Nonprofit Farm Aid Group Reaches Out to Flood-Stricken Nebraska
A farm aid nonprofit is launching an effort to deliver donated hay to ranchers in flood-stricken Nebraska, resurrecting a program first used nearly two years ago to help cattle producers facing drought conditions in the Upper Midwest.
According to agweb.com, North Dakota-based Farm Rescue is seeking volunteer drivers and donations of hay and money for what it calls “Operation Hay Lift” to help Nebraska ranchers dealing with widespread flooding.
Nebraska farm and ranch losses could reach $1 billion.
While devastating flooding in the Midwest has a ripple effect on the market, total losses in livestock and grain are not yet known, there are key factors to watch.
Citizens LLC’s Angie Setzer tells agweb.com ethanol capacity remains a question while a good percent of production is offline or damaged.

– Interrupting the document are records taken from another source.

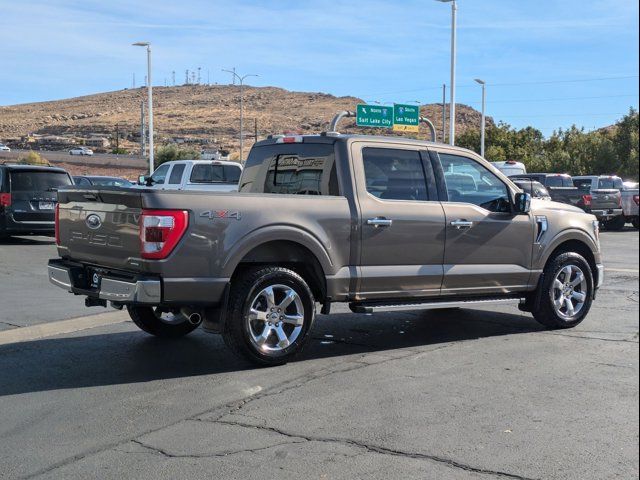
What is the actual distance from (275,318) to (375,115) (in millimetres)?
31026

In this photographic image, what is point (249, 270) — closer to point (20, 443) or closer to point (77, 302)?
point (20, 443)

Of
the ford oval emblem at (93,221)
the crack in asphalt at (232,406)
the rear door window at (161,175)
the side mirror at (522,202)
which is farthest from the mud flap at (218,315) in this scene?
the rear door window at (161,175)

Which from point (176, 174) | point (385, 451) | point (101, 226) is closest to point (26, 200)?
point (176, 174)

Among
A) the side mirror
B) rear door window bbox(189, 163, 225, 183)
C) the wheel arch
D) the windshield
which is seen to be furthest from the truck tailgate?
rear door window bbox(189, 163, 225, 183)

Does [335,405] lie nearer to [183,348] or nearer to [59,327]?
[183,348]

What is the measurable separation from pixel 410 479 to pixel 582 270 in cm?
504

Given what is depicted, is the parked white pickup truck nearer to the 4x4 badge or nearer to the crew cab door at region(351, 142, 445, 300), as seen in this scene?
the crew cab door at region(351, 142, 445, 300)

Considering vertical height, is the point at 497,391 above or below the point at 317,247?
below

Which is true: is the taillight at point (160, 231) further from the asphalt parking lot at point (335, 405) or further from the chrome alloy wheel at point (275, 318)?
the asphalt parking lot at point (335, 405)

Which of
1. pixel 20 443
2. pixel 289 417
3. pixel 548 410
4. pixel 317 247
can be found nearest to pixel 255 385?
pixel 289 417

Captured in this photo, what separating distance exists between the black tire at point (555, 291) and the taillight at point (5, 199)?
42.5 ft

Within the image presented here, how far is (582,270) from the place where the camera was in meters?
8.44

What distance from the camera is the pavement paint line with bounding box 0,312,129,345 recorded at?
7758mm

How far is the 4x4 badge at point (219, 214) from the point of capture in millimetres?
6137
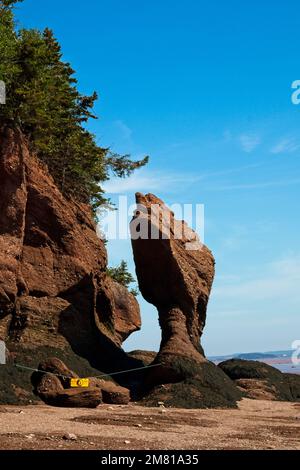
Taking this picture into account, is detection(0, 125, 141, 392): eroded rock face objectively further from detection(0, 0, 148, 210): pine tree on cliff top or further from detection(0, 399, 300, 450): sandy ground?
detection(0, 399, 300, 450): sandy ground

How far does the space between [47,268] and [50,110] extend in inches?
337

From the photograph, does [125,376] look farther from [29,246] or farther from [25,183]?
[25,183]

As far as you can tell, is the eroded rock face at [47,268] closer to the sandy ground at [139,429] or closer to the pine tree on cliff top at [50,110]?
the pine tree on cliff top at [50,110]

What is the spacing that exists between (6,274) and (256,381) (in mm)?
15286

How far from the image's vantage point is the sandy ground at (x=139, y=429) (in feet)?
38.1

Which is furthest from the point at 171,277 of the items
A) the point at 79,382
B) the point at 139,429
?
the point at 139,429

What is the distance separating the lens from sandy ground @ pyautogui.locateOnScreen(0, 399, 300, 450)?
11.6 meters

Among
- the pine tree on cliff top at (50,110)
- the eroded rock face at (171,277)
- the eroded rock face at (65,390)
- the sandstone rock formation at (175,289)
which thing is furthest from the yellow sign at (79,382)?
the pine tree on cliff top at (50,110)

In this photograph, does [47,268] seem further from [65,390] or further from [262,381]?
[262,381]

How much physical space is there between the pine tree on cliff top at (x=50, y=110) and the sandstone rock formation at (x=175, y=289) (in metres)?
4.66

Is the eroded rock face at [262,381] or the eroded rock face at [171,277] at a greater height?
the eroded rock face at [171,277]

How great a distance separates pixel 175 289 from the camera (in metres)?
28.8

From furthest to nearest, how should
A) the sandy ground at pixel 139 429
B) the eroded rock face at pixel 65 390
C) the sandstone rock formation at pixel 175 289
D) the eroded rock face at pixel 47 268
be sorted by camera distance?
the sandstone rock formation at pixel 175 289, the eroded rock face at pixel 47 268, the eroded rock face at pixel 65 390, the sandy ground at pixel 139 429
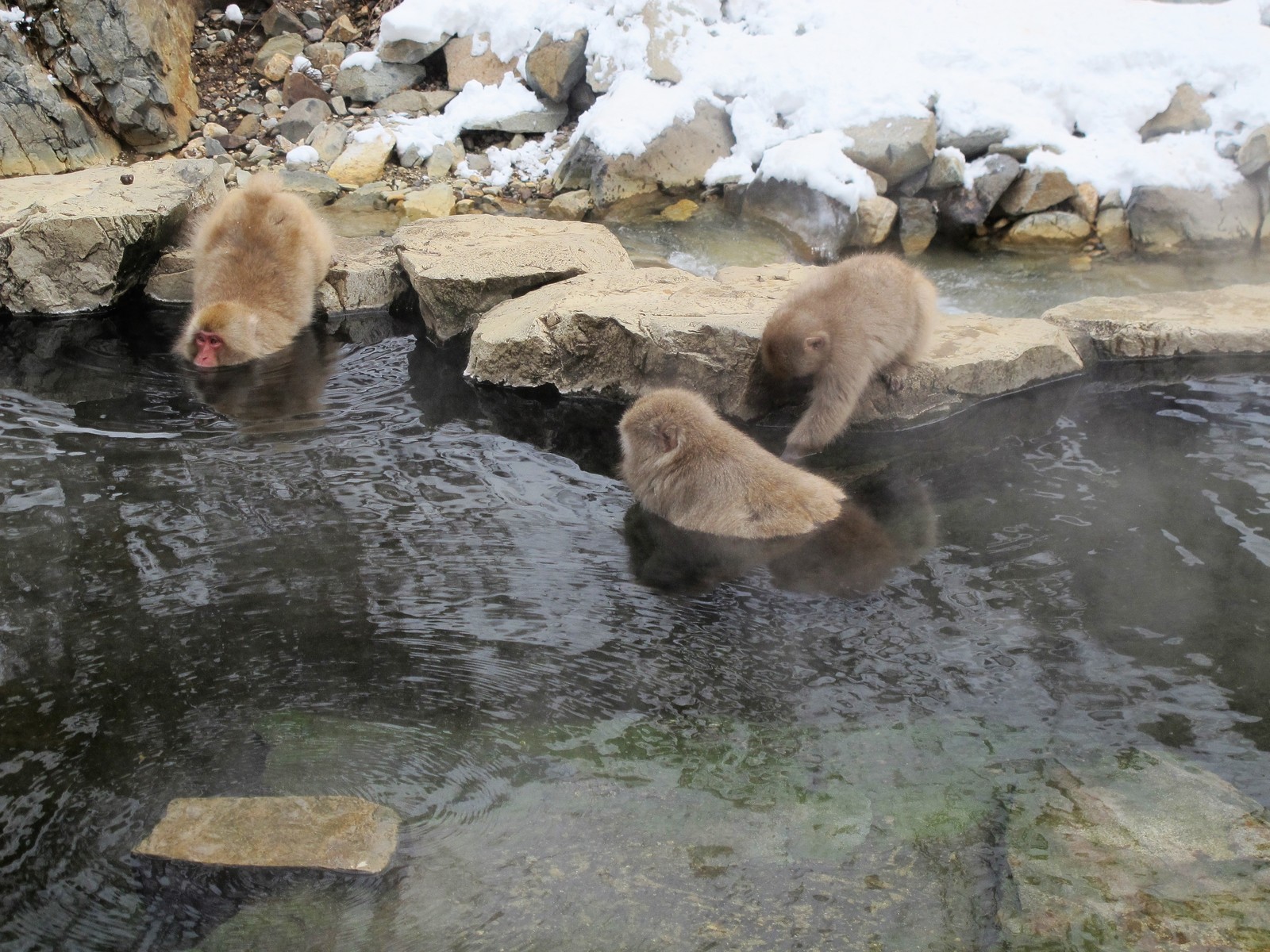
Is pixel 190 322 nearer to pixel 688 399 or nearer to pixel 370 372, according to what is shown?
pixel 370 372

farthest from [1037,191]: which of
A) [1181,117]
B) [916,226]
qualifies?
[1181,117]

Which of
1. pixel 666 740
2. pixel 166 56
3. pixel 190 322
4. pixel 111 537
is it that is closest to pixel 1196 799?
pixel 666 740

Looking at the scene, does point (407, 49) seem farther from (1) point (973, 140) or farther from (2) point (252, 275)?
(1) point (973, 140)

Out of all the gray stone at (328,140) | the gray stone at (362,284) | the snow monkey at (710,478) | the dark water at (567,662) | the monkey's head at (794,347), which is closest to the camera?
the dark water at (567,662)

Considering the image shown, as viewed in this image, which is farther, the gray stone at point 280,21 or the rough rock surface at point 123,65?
the gray stone at point 280,21

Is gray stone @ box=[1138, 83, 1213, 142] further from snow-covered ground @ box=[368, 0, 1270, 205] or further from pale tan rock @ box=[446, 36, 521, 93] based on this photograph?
pale tan rock @ box=[446, 36, 521, 93]

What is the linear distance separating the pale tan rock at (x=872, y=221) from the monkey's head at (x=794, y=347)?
11.5 ft

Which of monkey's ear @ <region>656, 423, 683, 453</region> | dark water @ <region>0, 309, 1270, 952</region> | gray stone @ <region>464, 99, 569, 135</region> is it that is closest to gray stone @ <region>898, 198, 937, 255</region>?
dark water @ <region>0, 309, 1270, 952</region>

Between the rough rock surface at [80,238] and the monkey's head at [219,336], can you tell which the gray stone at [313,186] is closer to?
the rough rock surface at [80,238]

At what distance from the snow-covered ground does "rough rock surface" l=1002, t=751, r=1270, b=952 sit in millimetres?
6179

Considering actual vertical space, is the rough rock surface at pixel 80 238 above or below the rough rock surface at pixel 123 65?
below

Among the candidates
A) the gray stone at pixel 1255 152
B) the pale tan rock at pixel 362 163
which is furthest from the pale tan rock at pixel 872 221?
the pale tan rock at pixel 362 163

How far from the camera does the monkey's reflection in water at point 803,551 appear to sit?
411cm

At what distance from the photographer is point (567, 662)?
11.8ft
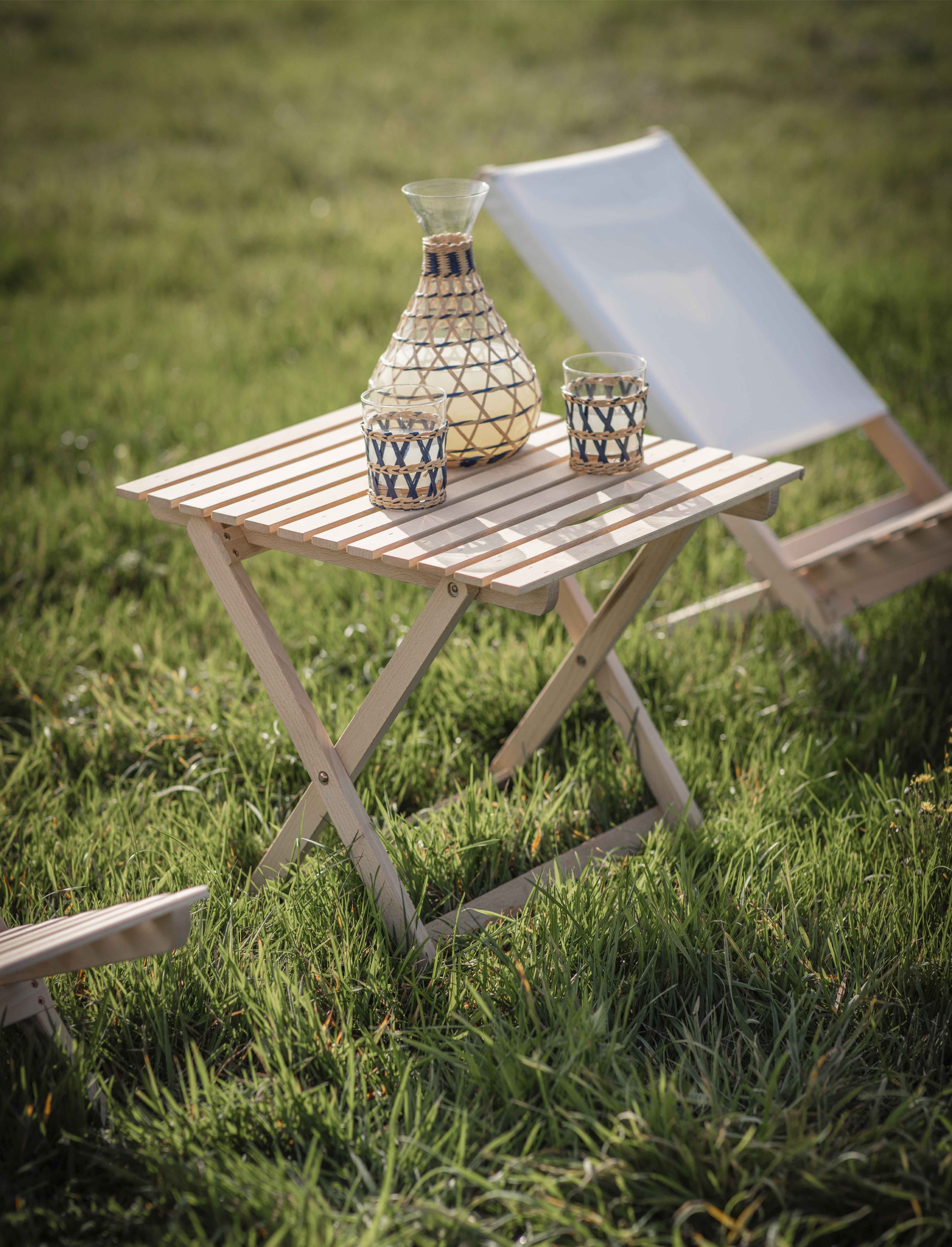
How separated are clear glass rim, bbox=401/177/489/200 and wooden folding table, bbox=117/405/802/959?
449mm

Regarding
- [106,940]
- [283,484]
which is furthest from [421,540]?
[106,940]

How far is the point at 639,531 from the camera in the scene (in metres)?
1.66

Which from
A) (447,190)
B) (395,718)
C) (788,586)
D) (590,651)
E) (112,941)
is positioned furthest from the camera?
(788,586)

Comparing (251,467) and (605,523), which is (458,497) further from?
(251,467)

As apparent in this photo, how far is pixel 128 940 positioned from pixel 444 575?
64cm

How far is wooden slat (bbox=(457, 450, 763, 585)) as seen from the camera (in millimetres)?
1557

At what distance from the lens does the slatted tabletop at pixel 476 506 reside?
5.22ft

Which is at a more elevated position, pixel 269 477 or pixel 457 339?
pixel 457 339

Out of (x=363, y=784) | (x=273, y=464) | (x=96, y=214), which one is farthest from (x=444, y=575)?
(x=96, y=214)

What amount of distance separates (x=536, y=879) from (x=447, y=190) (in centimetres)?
120

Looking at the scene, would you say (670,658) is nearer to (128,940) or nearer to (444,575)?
(444,575)

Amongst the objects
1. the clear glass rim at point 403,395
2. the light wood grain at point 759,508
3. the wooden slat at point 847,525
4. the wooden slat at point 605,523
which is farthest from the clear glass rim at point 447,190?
the wooden slat at point 847,525

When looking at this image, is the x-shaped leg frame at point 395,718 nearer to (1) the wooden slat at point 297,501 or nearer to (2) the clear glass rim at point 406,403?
(1) the wooden slat at point 297,501

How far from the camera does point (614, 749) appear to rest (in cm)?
247
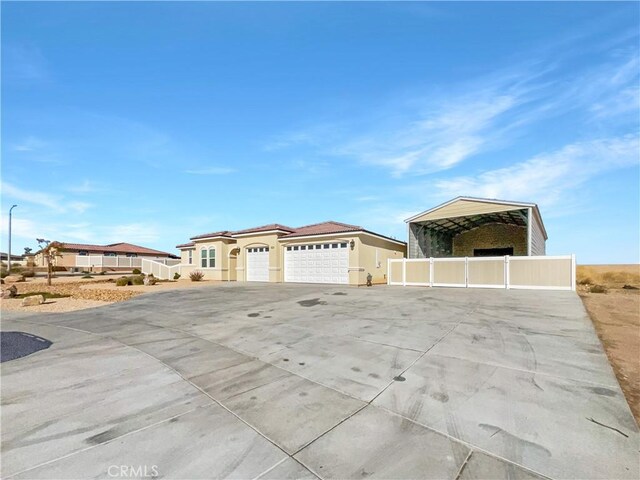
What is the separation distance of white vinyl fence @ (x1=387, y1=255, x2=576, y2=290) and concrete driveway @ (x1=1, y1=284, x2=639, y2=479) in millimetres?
9752

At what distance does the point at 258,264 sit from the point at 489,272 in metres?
16.2

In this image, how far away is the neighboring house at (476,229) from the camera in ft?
65.4

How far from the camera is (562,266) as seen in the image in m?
15.4

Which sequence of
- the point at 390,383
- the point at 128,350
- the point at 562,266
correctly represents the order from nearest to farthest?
the point at 390,383 < the point at 128,350 < the point at 562,266

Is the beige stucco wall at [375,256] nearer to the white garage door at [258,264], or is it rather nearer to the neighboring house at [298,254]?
the neighboring house at [298,254]

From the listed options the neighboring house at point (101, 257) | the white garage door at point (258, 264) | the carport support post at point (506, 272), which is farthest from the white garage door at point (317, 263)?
the neighboring house at point (101, 257)

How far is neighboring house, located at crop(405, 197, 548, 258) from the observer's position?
65.4ft

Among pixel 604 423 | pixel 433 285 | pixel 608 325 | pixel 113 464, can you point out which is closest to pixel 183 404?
pixel 113 464

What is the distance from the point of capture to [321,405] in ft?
12.3

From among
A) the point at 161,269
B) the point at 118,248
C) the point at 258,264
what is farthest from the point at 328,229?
the point at 118,248

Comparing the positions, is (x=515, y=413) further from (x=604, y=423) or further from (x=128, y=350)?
(x=128, y=350)

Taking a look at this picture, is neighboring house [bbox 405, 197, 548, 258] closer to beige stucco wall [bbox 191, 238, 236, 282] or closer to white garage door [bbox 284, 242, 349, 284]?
white garage door [bbox 284, 242, 349, 284]

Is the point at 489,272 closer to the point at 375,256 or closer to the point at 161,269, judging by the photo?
the point at 375,256

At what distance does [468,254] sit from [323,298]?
22.8 metres
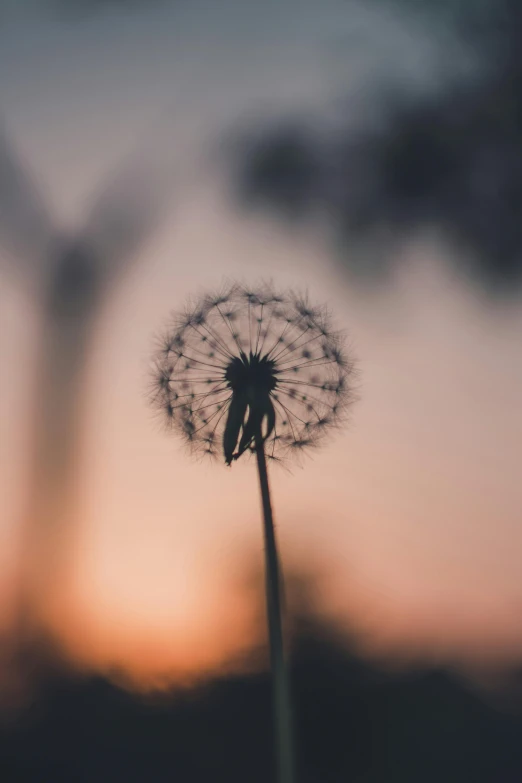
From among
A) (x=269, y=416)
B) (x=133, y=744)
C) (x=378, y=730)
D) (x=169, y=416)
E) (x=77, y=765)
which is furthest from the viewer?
(x=378, y=730)

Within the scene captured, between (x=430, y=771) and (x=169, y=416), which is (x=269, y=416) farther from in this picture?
(x=430, y=771)

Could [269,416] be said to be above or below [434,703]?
above

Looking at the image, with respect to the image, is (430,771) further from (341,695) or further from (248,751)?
(341,695)

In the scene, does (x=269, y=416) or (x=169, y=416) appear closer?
(x=269, y=416)

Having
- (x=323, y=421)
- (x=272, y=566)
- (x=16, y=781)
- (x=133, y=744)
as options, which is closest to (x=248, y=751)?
(x=133, y=744)

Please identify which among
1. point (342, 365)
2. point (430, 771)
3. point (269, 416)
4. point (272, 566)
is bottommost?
point (430, 771)

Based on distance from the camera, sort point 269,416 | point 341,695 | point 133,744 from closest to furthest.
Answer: point 269,416 < point 133,744 < point 341,695

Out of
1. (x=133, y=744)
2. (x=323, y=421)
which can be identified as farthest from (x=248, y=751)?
(x=323, y=421)
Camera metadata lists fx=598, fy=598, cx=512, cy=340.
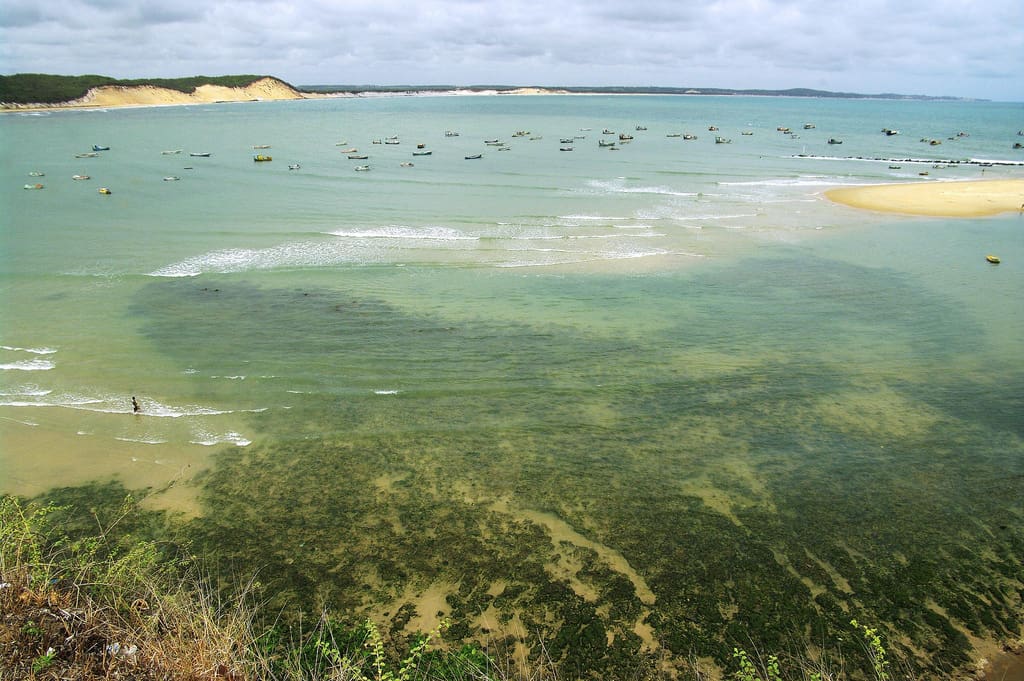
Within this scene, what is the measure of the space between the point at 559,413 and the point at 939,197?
123 ft

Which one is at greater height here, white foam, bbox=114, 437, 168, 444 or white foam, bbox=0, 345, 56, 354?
white foam, bbox=0, 345, 56, 354

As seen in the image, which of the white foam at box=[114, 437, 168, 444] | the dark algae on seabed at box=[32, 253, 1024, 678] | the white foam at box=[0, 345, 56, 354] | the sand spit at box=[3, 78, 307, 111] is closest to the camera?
the dark algae on seabed at box=[32, 253, 1024, 678]

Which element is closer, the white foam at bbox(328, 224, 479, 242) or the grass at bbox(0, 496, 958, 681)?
the grass at bbox(0, 496, 958, 681)

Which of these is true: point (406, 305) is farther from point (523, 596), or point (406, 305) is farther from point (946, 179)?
point (946, 179)

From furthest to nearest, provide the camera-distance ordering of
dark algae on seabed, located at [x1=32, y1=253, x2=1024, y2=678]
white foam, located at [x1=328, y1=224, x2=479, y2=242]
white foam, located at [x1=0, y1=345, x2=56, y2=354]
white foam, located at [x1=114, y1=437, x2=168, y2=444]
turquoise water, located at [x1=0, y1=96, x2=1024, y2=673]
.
Answer: white foam, located at [x1=328, y1=224, x2=479, y2=242] < white foam, located at [x1=0, y1=345, x2=56, y2=354] < white foam, located at [x1=114, y1=437, x2=168, y2=444] < turquoise water, located at [x1=0, y1=96, x2=1024, y2=673] < dark algae on seabed, located at [x1=32, y1=253, x2=1024, y2=678]

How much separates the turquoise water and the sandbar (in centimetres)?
552

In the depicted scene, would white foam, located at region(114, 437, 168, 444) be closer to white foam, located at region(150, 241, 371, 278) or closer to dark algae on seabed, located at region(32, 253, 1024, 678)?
dark algae on seabed, located at region(32, 253, 1024, 678)

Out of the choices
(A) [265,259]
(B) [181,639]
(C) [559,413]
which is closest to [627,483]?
(C) [559,413]

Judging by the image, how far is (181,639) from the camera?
5.50m

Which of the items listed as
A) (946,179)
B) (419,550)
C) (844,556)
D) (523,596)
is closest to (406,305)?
(419,550)

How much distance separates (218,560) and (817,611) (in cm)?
818

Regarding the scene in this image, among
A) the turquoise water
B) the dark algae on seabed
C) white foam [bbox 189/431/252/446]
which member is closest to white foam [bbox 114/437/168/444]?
the turquoise water

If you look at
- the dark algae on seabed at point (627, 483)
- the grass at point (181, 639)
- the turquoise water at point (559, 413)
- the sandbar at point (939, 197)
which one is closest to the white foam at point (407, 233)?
the turquoise water at point (559, 413)

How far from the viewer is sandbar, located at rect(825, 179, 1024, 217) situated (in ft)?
113
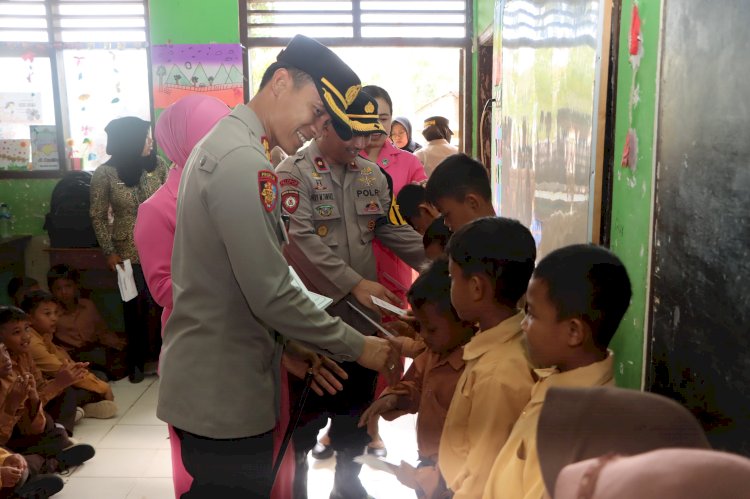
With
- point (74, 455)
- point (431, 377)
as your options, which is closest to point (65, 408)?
point (74, 455)

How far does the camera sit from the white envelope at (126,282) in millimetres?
4109

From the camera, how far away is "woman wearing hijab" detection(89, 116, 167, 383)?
4.27 metres

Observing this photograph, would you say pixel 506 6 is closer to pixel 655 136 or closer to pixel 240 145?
pixel 655 136

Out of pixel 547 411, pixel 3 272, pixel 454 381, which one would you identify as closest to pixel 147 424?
pixel 3 272

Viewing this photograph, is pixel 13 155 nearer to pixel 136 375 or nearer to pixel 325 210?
pixel 136 375

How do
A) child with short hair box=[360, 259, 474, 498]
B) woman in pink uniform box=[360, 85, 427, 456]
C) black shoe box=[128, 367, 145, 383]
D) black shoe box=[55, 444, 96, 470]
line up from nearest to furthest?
child with short hair box=[360, 259, 474, 498] → black shoe box=[55, 444, 96, 470] → woman in pink uniform box=[360, 85, 427, 456] → black shoe box=[128, 367, 145, 383]

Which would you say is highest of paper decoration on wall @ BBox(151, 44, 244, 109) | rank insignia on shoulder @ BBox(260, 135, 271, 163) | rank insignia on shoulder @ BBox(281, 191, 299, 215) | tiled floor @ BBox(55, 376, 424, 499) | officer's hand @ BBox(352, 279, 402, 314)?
paper decoration on wall @ BBox(151, 44, 244, 109)

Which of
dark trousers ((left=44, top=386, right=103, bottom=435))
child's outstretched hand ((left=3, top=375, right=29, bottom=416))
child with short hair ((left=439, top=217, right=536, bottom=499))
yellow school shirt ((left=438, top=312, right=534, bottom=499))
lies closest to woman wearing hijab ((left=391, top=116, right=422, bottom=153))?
dark trousers ((left=44, top=386, right=103, bottom=435))

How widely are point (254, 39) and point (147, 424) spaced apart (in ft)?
9.58

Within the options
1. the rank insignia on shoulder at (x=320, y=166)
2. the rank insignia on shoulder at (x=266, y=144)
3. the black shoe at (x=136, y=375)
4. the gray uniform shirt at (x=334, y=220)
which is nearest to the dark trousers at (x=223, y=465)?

She says worries also remain about what impact the damage will have on shipping especially if flooding continues on the Mississippi River, but the million-dollar question is how much grain storage is lost.
World dairy prices climbed another 1.9 percent in aggregate on the Global Dairy Trade auction in New Zealand, the eighth consecutive twice-monthly trading session that saw prices increase.
Volume on last week's session, however, was light with just 21,713 metric tons trading hands.
The biggest gainer was butter, up 9.3 percent. Whole milk powder jumped 4 percent, and cheddar cheese rose 3.9 percent. Skim milk powder slid back a bit, falling 2.4 percent.